Didst save the flag-ship of the world from wreck,
O noble patriot and unswerving master!

And still thou rul'st this stormy deck of state,

With all your sea-worn councillors in communion,
Still, with your mann'd and well-tried guns in wait,
Stand by your charge, O Captain, calm and great,
Beneath the steadfast banner of the Union!

And when the Southern buccaneer at last
Shall strike her colors, saying, "It is over,"
Lash on the prize and raise her jury-mast,
Stop all her leaks, make all her rigging fast,
And bring her homeward, a repentant rover.
And when anon our battle-flag is furl'd,

If that no insolent gauntlet lies before us,
By dastard in the hour of danger hurl'd,
Then let our ship of commerce sweep the world,

Her deck made musical with Freedom's chorus.

The Piece of Halliard from the Flag of the Cumberland.

THIS simple cord, by unknown fingers spun,
Holds history in every slender fibre,—
Telling more baseness in one action done,
And of more heroism, than the sun

E'er saw upon the storied tide of Tiber.

A shred from off the halliards of our hope,
Our battle-banner, seldom lower'd or baffled!
Did he who twined the fellow to that rope
Behold, in his imaginary scope,

The trembling traitor on his well-earn'd scaffold?

He should have seen, methinks, the dance of death,
The traitors' dance in this rebellious season,
While the gaunt wizards on the Southern heath,
Like the foul hags encounter'd by Macbeth,

With hell-born charm and chant are brewing treason.

Fierce maledictions, breathed with desperate might

By trodden nations, longing to be freemen, Shall fall upon them with the withering blight Of leprous pestilence that walks at night,

Till their own hearts shall curse their reigning demon.

The Attack.

IN Hampton Roads, the airs of March were bland,
Peace on the deck and in the fortress sleeping,
Till in the look-out of the Cumberland,
The sailor, with his well-poised glass in hand,
Descried the iron island downward creeping.

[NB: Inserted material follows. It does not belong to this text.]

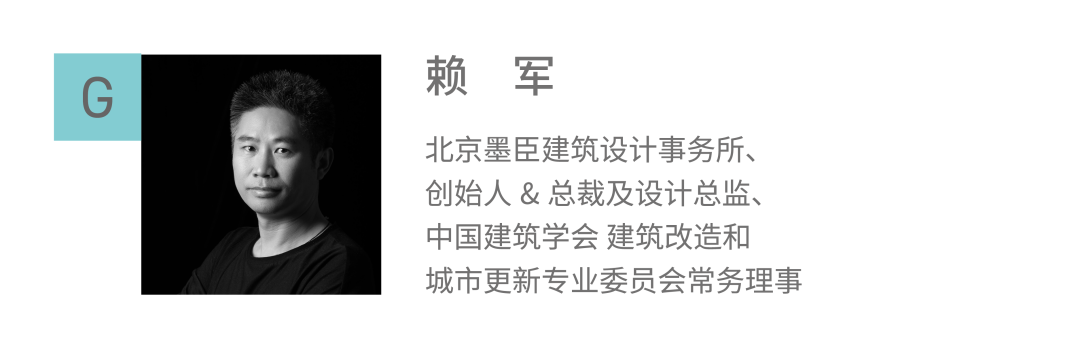 a6bda9ef7aaf53cee5d9dd92054dd93c.png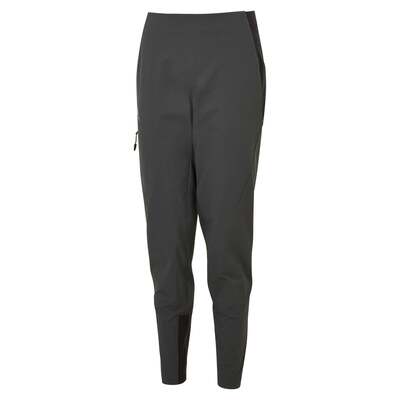 Altura Cycling Esker Women's Trail Trousers | 10 | Altura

A sudden wonder seized on land and bay,
And Tumult with her train was there to follow,
For still the stranger kept its seaward way,
Looking a great leviathan blowing spray,

Seeking with steady course his ocean wallow.

And still it came, and largen'd on the sight,—
A floating monster,-ugly and gigantic,—
In shape a wave, with long and shelving height,
As if a mighty billow, heaved at night,

Should turn to iron in the mid-Atlantic.

Then ship and fortress gazed with anxious stare,
Until the Cumberland's cannon, silence breaking,
Thunder'd its guardian challenge, "Who comes there?"
But, like a rock-flung echo in the air,

The shot rebounded, no impression making.

Then roar'd a broadside:-though directed well,
On, like a nightmare, moved the shape defiant!
The tempest of our pounding shot and shell,
Crumbled to harmless nothing, thickly fell

From off the sounding armor of the giant!